DeepSpec Summer School 2018

I had the good fortune of attending the DeepSpec Summer School 2018 (DSSS18) at Princeton University this summer. There, I met leading researchers in the field, got to learn about some truly-impressive research and meet some incredibly smart and like-minded, verification-inclined people. I strongly you to checkout the materials on the repository, and the lectures (once they are posted) online.

Prep

I had some time after graduation, so I was able to refresh my skills with Coq using Software Foundations Volume 1. Having worked with Coq before (CPDT, Chapters 1-4), being familiar with Idris and Isabelle/HOL, I found that my rate of getting through the exercises was limited by the amount of work in the exercises themselves as opposed to difficulty of new material. And also a dislike of skipping material. (I get the impression that knowing what to skip is a key-skill in post-graduate academic learning.)

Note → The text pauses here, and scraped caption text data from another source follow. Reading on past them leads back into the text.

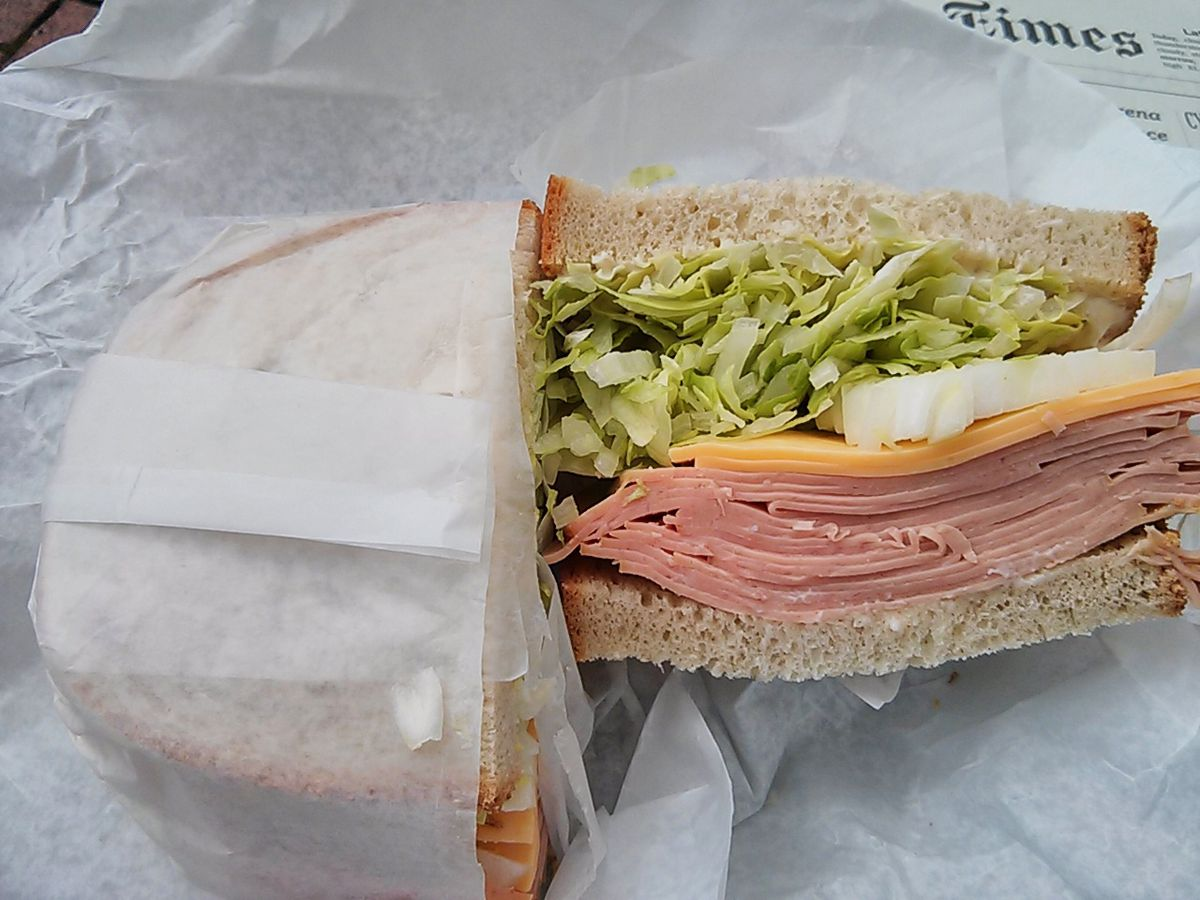 A sandwich with cut side revealing big stack of bologna, lettuce, white onions, and two slices of yellow American cheese.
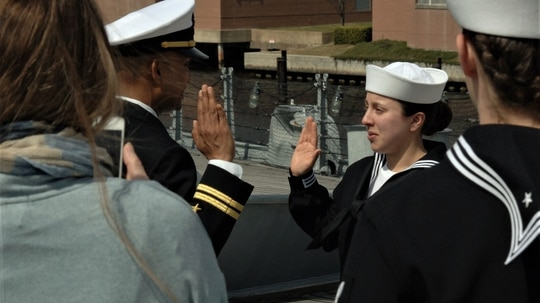 Aviation Machinist Mate 3rd Class Alyssa Anguiano, assigned to the aircraft carrier Dwight D. Eisenhower, reenlisted on board Norfolk's decommissioned battleship on March 15. To meet retention goals, the Navy offered $195 million in re-up bonuses in 2020. (Max Lonzanida/U.S. Navy).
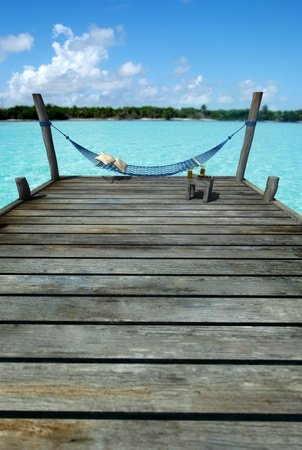 caribbean: Hammock swinging in a pier by a tropical landscape, with a side table laden with fruits and refreshments Stock Photo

Week 0: Jersey City and New York

I had the opportunity to stay with family in the area and do a bunch of touristy things: Metropolitan Museum of Art, Grove Street Market, Statue of Liberty (smaller than I expected) via the Staten Island Ferry, Central Park, Times Square, High Line, Manhattan Henge, Rockefeller/"Top of the Rock", Brooklyn Bridge Park and Exchange Place. I will not even begin to list all the amazing food I got to try. Definitely was not a fan of the heat, but the evenings were really lovely.

Week 1: VST Hackathon

A crash course in the Verified Software Toolchain (developed at Princeton) for those familiar with Coq (whilst those not so familar did the Coq Intensive). This will soon be Volume 5 of Software Foundations. Learning about VST's impredicative, higher-order, concurrent separation logic, directly from Andrew Appel (a incredibly clear and concise teacher) was nothing short of eye-opening. VST enables users to write C programs which are correct, and then using the CompCert verified C compiler, compile and run them. A high-level overview of the typical methodology is as follows:

  1. Write your specification. A specification is mathematical statement of what it means for a program to be correct. In most software development, these are usually assumed, or at best, written down in informal, English prose.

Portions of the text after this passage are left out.